Keywords extraction and dataset filtering
We started by extracting a subdata ("quotes") from the quotebank dataset according to a keywords list. This keywords list is created using logistic regression trained on two external data sets "Wiki_train.tsv" and "train_1-tsv", representing the main words from climate related quotes. We constructed a new data set ("speakers") from cleaning and filtering "wikidata_labels_descriptions_quotebank.csv". For further analysis, we created a "one_hot.bz2" file containing our categorical data of interest according to the 20 main elements of each feature (columns).
In order to visualize the temporal evolution of the environmental topic, we plotted the distribution of climate-change-related quotes over months and years. These data are taken from the "quotes" dataframe.
Climate speakers profile characterization
To obtain the top 20 main features of each column ("speakers") we exploded the values for each attribute of the speakers dataframe and plotted them in barplots.
We used the VADER Sentiment Analysis in order to obtain the rates of positive and negative emotions in the quotes from the quotes dataframe over time. We extracted and visualized the main words of the highest positive and negative rated quotes. This enabled us to confirm our general sentiment analysis. To investigate more precisely some features, we took the two main parties of the US from the speakers dataframe and analyzed their general feeling.

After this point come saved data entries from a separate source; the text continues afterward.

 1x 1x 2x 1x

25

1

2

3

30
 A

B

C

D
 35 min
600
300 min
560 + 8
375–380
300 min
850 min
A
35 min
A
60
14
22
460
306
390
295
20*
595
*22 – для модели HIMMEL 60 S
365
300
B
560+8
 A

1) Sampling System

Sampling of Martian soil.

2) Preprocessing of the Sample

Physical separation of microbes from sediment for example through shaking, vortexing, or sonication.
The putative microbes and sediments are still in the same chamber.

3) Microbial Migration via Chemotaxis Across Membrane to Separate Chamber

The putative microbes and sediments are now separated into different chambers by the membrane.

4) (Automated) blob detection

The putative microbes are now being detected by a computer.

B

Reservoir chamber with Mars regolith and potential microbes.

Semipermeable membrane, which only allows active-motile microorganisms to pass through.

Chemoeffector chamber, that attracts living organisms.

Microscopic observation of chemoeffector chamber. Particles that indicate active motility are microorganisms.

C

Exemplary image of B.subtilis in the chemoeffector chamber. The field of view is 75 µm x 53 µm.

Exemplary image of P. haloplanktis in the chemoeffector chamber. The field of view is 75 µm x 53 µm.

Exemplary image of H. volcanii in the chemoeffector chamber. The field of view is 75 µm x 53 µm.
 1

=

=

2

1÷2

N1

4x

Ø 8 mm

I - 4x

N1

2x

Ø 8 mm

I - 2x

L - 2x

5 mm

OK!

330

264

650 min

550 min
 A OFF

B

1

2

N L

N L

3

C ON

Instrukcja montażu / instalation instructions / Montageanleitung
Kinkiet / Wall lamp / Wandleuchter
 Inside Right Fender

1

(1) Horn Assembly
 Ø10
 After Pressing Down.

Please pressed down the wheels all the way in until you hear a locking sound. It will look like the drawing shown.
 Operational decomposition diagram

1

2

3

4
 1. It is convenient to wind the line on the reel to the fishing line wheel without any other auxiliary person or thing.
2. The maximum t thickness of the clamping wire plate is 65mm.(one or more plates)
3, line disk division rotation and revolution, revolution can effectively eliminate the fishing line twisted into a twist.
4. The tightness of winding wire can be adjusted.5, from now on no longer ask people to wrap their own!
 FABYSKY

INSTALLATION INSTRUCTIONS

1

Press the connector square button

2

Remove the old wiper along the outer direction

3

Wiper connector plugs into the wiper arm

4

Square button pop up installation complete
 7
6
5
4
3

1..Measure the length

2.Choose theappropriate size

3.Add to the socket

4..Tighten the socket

We performed some classification tasks on our dataframe containing the categorical datas (extraction of data from the one-hot file). First we fitted a baseline model in order to know in what direction we must go. Then, following a comparison between PCA and standardization we performed a new logistic model. We then tested the importance of each element of each feature by fitting several logistic regression models and selected the best one giving the ROC_AUC score.